First time posting here. I'm a Ruby newbie, so apologies if this question
sounds dumb.
I've found something I'm unable to explain. It's either a 'bug' or a
confusing feature. See code below (taken from rubylearning.com):
···
---
"# p019mtdarry.rb
# if you give return multiple parameters,
# the method returns them in an array
# The times method of the Integer class iterates block num times,
# passing in values from zero to num-1
def mtdarry
10.times do |num|
square = num * num
return num, square if num > 5
end
end
# using parallel assignment to collect the return value
num, square = mtdarry
puts num
puts square"
---
The output is meant to be as follows:
---
">ruby p019mtdarry.rb
6
36
Exit code: 0"
---
This is the output for the code above.
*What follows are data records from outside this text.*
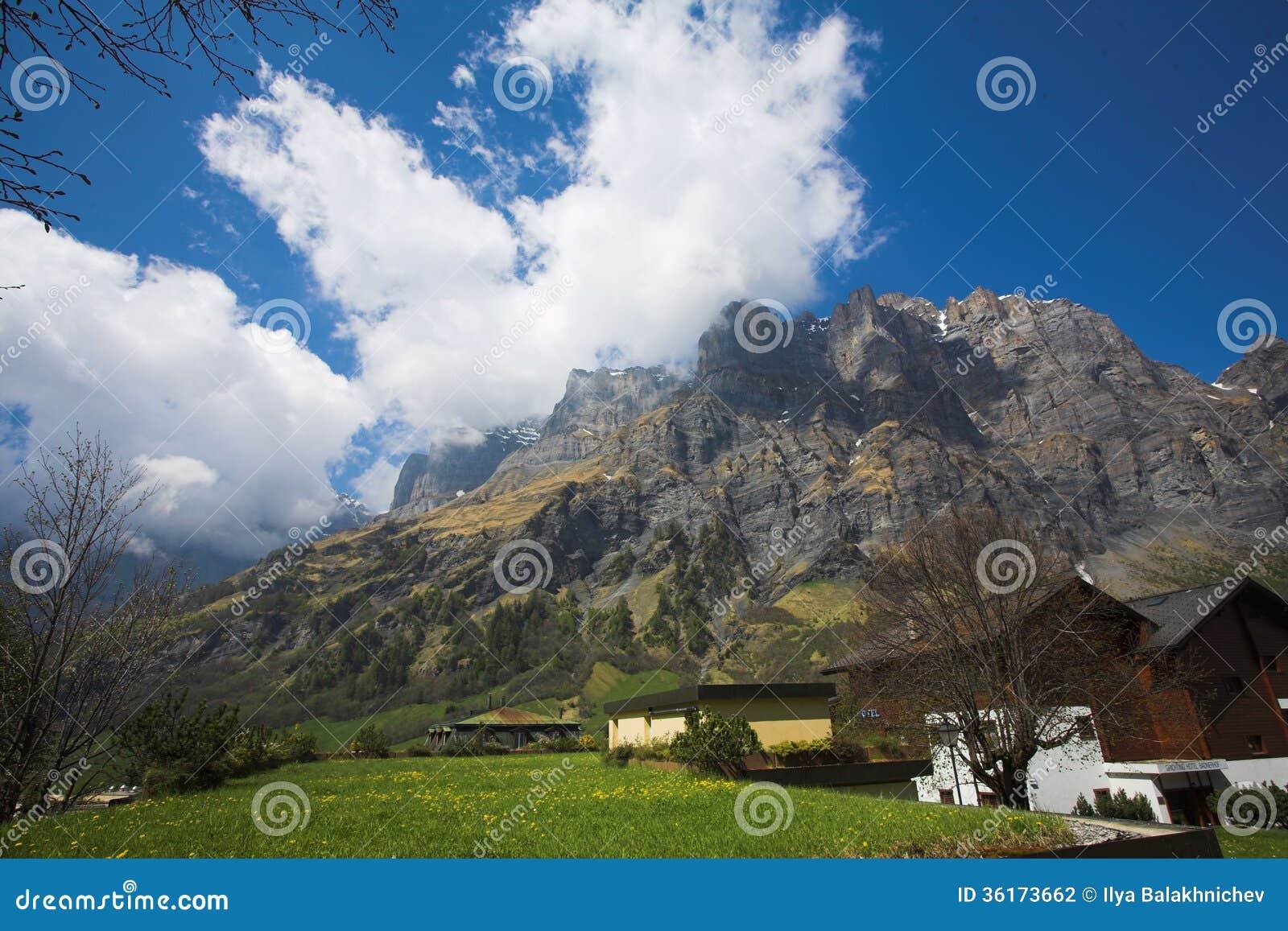 Van de de berghemel van luekerbadzwitserland de blauwe houten huizen stock fotografie - De mooiste gevels van huizen ...
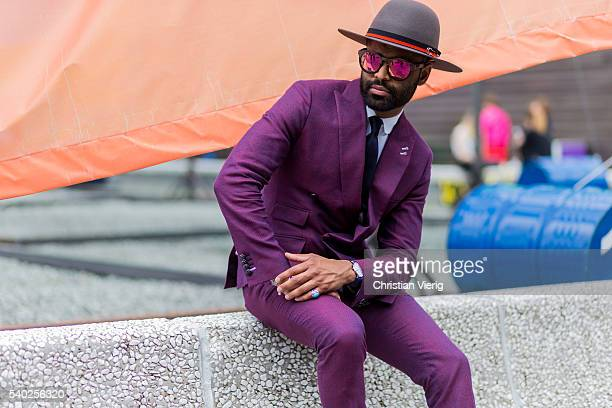 A guest wearing a purple hat during Pitti Uomo 90 on June 14 in Florence Italy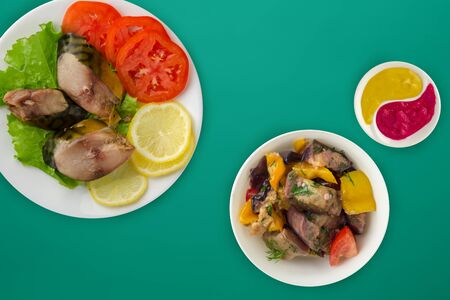 sliced mackerel with lettuce, tomatoes and lemon on a white plate with vegetable salad on a green background. sliced mackerel with vegetables on a plate top view. seafood flat lay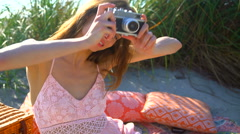 Portrait of Caucasian American woman taking picture at picnic on holiday beach Stock Footage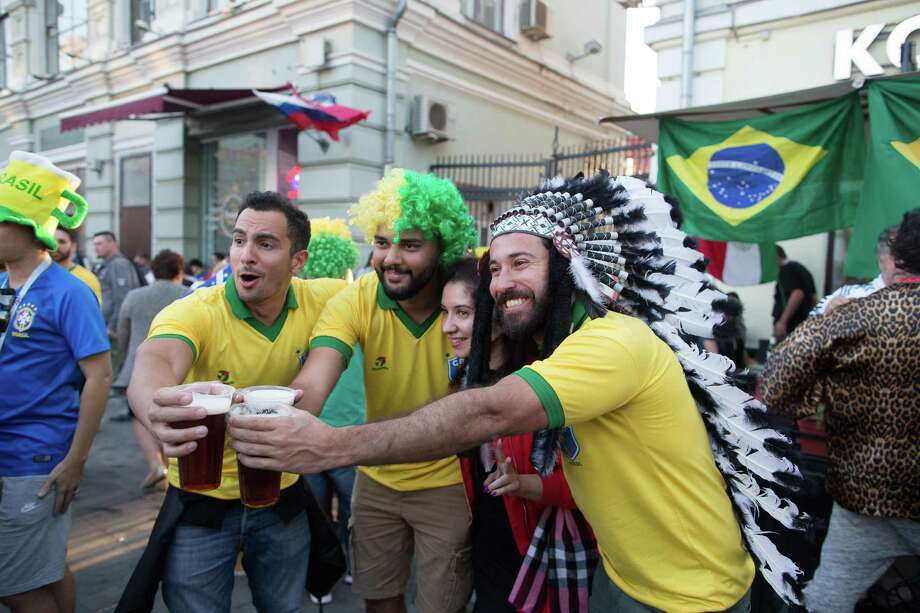 Supporters of the Brazil soccer team toast with pints of beer as they pose for a photograph in Moscow on June 15, 2018. Photo: Bloomberg Photo By Andrey Rudakov. / © 2018 Bloomberg Finance LP
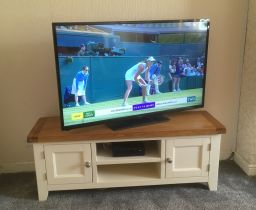 Customer photo 1 - Country Cottage Cream Painted Large Double Door Oak TV Unit in a customer living room with a large wide screen TV.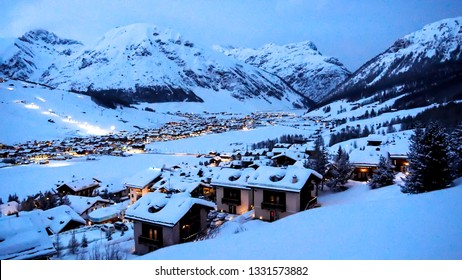 Evening view to a small Italian village in  the Alps. Small apartments with lights in windows create beautiful athmposphere like in a fairy tale. Ski resort Livigno during the winter season.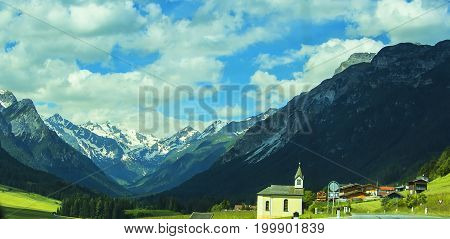 Background view of the panorama of the Alpine peaks, the sky and a beautiful Christian church in an alpine village in Tyrol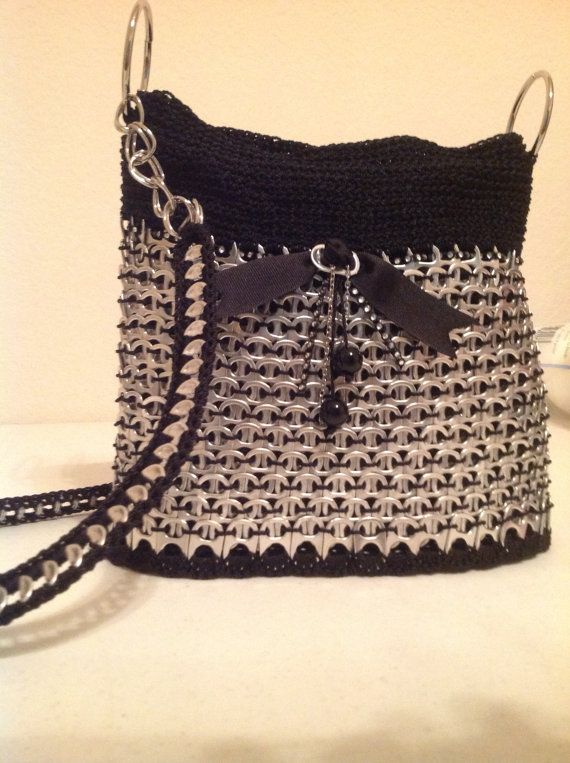 Black pop Tab Purse with zipper closure. Has black lining with one large pocket with velcro. It measures 10 wide and 9.5 tall, has a chain and pop tab shoulder strap. Made out of nylon crochet thread, can be hand washed and set out to dry. This purse is great for everyday use and what an awesome conversation piece to add to your wardrobe. Thanks for shopping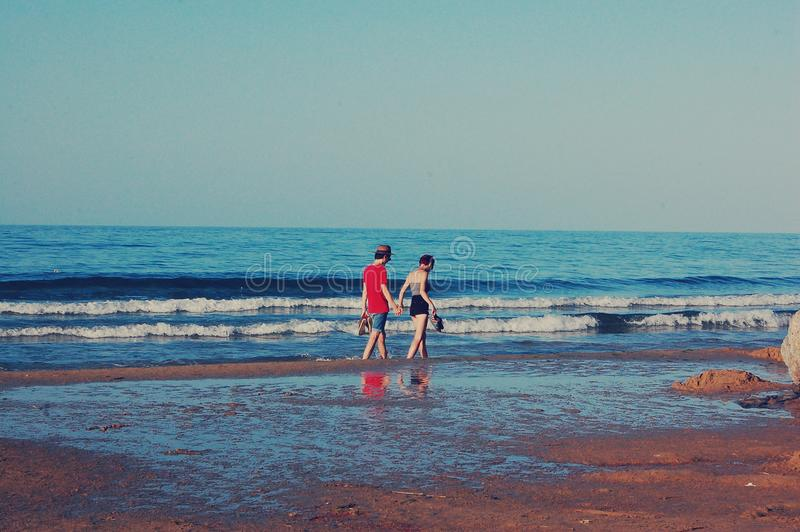 Young couple on the sea shore stock photo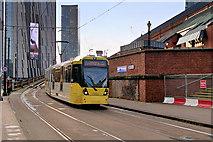 SJ8397 : Metrolink Tram passing Manchester Central by David Dixon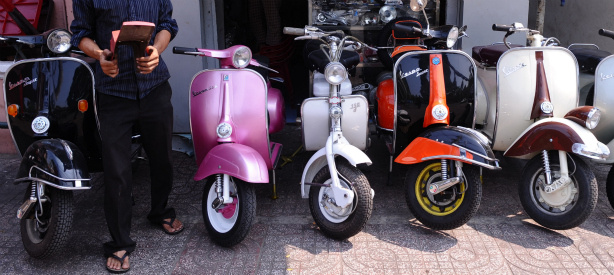 A shop owner stands next to old models of refurbished Vespa scooters.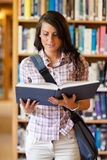 Portrait of a cute young student reading a book Stock Images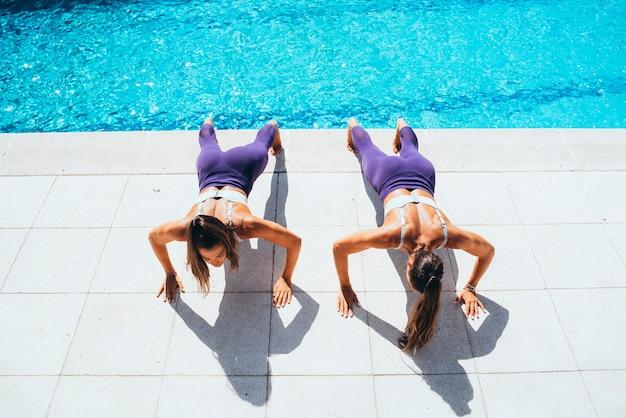 Due sorelle gemellate femminili che fanno esercizio relativo alla ginnastica accanto allo stagno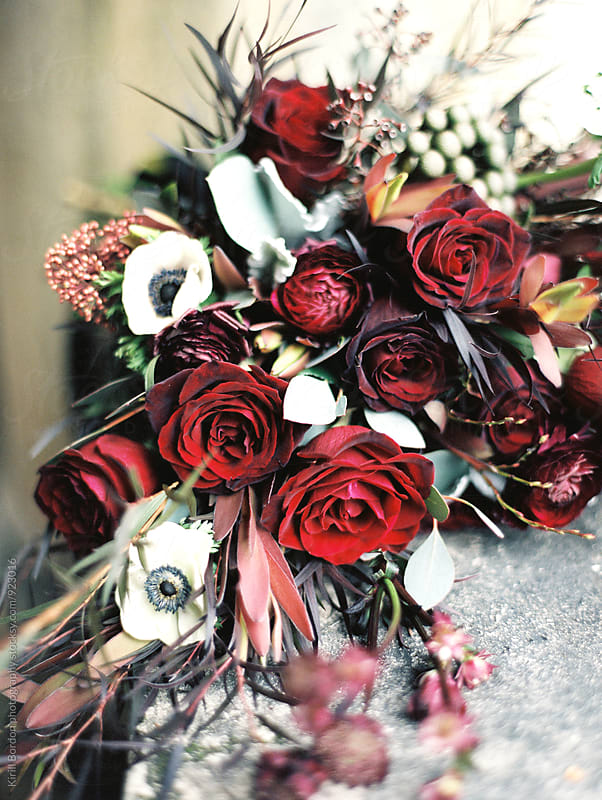 bridal burgundy bouquet by Kirill Bordon photography for Stocksy United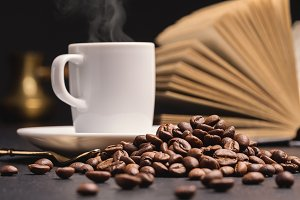 Coffee beans, coffee, open book.
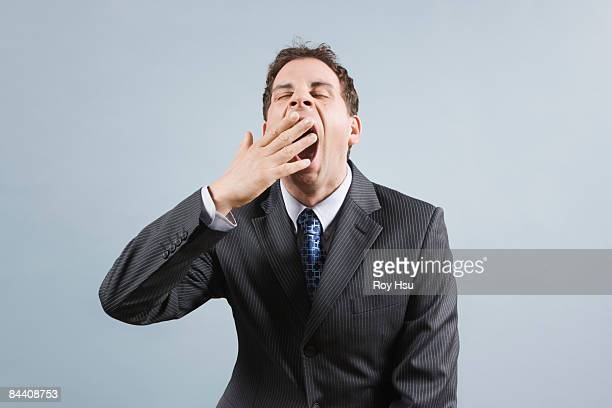 Caucasian business man yawning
However, if I change 10.times to
6.times, the 'puts num' output is 6, and the square output is blank.
The reason this is odd is, if the values for num go from 0 to 5, then the
output of puts num should be 5. However, as the output of puts num is 6,
then the puts square output should be 36, but instead it is blank.
I've tested this on both Ruby 1.9.2 and 1.9.3 (p0). My question is, should
I raise this as a bug or have I missed something in my program analysis?
A Ruby method will return the value of the last expression in the method,
unless there is an earlier return statement.
In the interest of "teaching you to fish", I'll just ask a couple of
leading questions:
What happens if you use 5.times?
What happens if you use 7.times?
Does that help?
Randy
···
On Wed, Feb 8, 2012 at 8:56 AM, Tom Clarke <tarclarke@gmail.com> wrote:
Hi all,
First time posting here. I'm a Ruby newbie, so apologies if this question
sounds dumb.
I've found something I'm unable to explain. It's either a 'bug' or a
confusing feature. See code below (taken from rubylearning.com):
---
"# p019mtdarry.rb
# if you give return multiple parameters,
# the method returns them in an array
# The times method of the Integer class iterates block num times,
# passing in values from zero to num-1
def mtdarry
10.times do |num|
square = num * num
return num, square if num > 5
end
end
# using parallel assignment to collect the return value
num, square = mtdarry
puts num
puts square"
---
The output is meant to be as follows:
---
">ruby p019mtdarry.rb
6
36
>Exit code: 0"
---
This is the output for the code above. However, if I change 10.times to
6.times, the 'puts num' output is 6, and the square output is blank.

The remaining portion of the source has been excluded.